Free Support Forum - aspose.com

Extracting Header and Footer Text as HTML

Hi,

I want to extract header and footer as html, basically i m able to extarct them as text from range.Txt

method. As aspose.words document.save method writes the document converted html

to memory stream and we can use it later as string in our applications.

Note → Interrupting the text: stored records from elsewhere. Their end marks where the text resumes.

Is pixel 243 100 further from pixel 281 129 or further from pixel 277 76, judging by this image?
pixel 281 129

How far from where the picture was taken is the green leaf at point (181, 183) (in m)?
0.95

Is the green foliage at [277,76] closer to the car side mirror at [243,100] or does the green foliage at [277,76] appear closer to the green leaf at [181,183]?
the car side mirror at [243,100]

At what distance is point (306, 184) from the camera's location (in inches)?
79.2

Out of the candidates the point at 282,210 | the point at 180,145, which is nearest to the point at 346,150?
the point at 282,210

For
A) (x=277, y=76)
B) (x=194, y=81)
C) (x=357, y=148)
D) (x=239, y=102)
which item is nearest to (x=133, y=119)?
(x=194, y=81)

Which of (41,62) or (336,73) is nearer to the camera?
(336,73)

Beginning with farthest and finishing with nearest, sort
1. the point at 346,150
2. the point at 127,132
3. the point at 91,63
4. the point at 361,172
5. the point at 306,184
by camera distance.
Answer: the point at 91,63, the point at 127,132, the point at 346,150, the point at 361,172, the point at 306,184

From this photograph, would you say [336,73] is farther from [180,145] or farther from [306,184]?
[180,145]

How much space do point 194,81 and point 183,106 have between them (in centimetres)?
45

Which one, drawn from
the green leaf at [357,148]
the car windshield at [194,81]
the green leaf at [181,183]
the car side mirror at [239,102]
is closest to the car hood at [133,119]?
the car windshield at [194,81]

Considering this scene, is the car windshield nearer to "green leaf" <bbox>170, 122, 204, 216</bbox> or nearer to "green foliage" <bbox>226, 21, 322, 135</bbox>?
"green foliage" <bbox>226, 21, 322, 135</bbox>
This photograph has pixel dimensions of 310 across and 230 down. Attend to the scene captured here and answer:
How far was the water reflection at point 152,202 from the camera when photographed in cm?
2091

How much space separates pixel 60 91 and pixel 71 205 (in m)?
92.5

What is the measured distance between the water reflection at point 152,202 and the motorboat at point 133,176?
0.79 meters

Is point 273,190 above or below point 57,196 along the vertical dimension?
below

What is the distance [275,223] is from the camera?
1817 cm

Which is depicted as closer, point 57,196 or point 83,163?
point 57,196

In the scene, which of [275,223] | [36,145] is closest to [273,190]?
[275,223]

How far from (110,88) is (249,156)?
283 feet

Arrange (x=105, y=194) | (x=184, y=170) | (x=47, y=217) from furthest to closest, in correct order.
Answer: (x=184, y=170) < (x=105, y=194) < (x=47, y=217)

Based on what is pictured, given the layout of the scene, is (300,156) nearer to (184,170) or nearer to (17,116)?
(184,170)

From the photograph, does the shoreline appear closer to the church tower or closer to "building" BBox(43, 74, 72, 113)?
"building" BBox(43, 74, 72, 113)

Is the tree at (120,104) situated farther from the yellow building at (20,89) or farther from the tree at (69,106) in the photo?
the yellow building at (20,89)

Is there a way to extract specific document section as html.

thanks

Hi

Thank you for your interest in Aspose products. Unfortunately, you can’t extract specific document section as html. But you can convert whole document to HTML and then parse it.

Best regards.

hi,

I solved it by doing some workaround i m able to extract header, footer and maincontent as html strings

here's the code for that

public void asposeReturnHtmlFromDoc(string docPath, ref string mainContent,

ref string header, ref string footer)

{

//open the document

Document myDoc = new Document(docPath);

Document myDocHeader = new Document(docPath);

Document myDocFooter = new Document(docPath);

try

{

//remove Only Header Footer From the Obj

myDoc.FirstSection.ClearHeadersFooters();

//Remove All the Content

foreach (Section sec in myDocHeader.Sections)

{

sec.Body.RemoveAllChildren();

}

//Remove Footer

foreach (HeaderFooter myFooter in myDocHeader.FirstSection.HeadersFooters)

{

if (myFooter.IsHeader == false)

{

myFooter.RemoveAllChildren();

}

}

//Remove All Content

foreach (Section sec in myDocFooter.Sections)

{

sec.Body.RemoveAllChildren();

}

//Remove Header

foreach (HeaderFooter myHeader in myDocFooter.FirstSection.HeadersFooters)

{

if (myHeader.IsHeader == true)

{

myHeader.RemoveAllChildren();

}

}

//Memory stream To Read The different Section

MemoryStream msOut = new MemoryStream();

MemoryStream msHeadOut = new MemoryStream();

MemoryStream msFooterOut = new MemoryStream();

//read to memorystreams

myDoc.Save(msOut, SaveFormat.Html);

myDocHeader.Save(msHeadOut, SaveFormat.Html);

myDocFooter.Save(msFooterOut, SaveFormat.Html);

//extract html string from streams

Encoding enc = Encoding.UTF8;

mainContent = enc.GetString(msOut.GetBuffer());

header = enc.GetString(msHeadOut.GetBuffer());

footer = enc.GetString(msFooterOut.GetBuffer());

}

catch (Exception ex)

{

}

finally

{

myDoc = null;

myDocFooter = null;

myDocHeader = null;

GC.Collect();

}

}

This Will Only Work For Single Header or Footer I think.

thanks

Hi

Also you can try to use NodeImporter to import headers and footers. See the following code.

//open sourse document

Document doc = new Document(@"306_100188_medtrans\in.doc");

//create new document

Document header = new Document();

//create node importer

NodeImporter importer = new NodeImporter(doc, header, ImportFormatMode.KeepSourceFormatting);

//import Header form sourse document

header.FirstSection.AppendChild(importer.ImportNode(doc.FirstSection.HeadersFooters[HeaderFooterType.HeaderPrimary], true));

//save header as HTML

header.Save(@"306_100188_medtrans\out.html", SaveFormat.Html);

I hope that this will help you.

Best regards.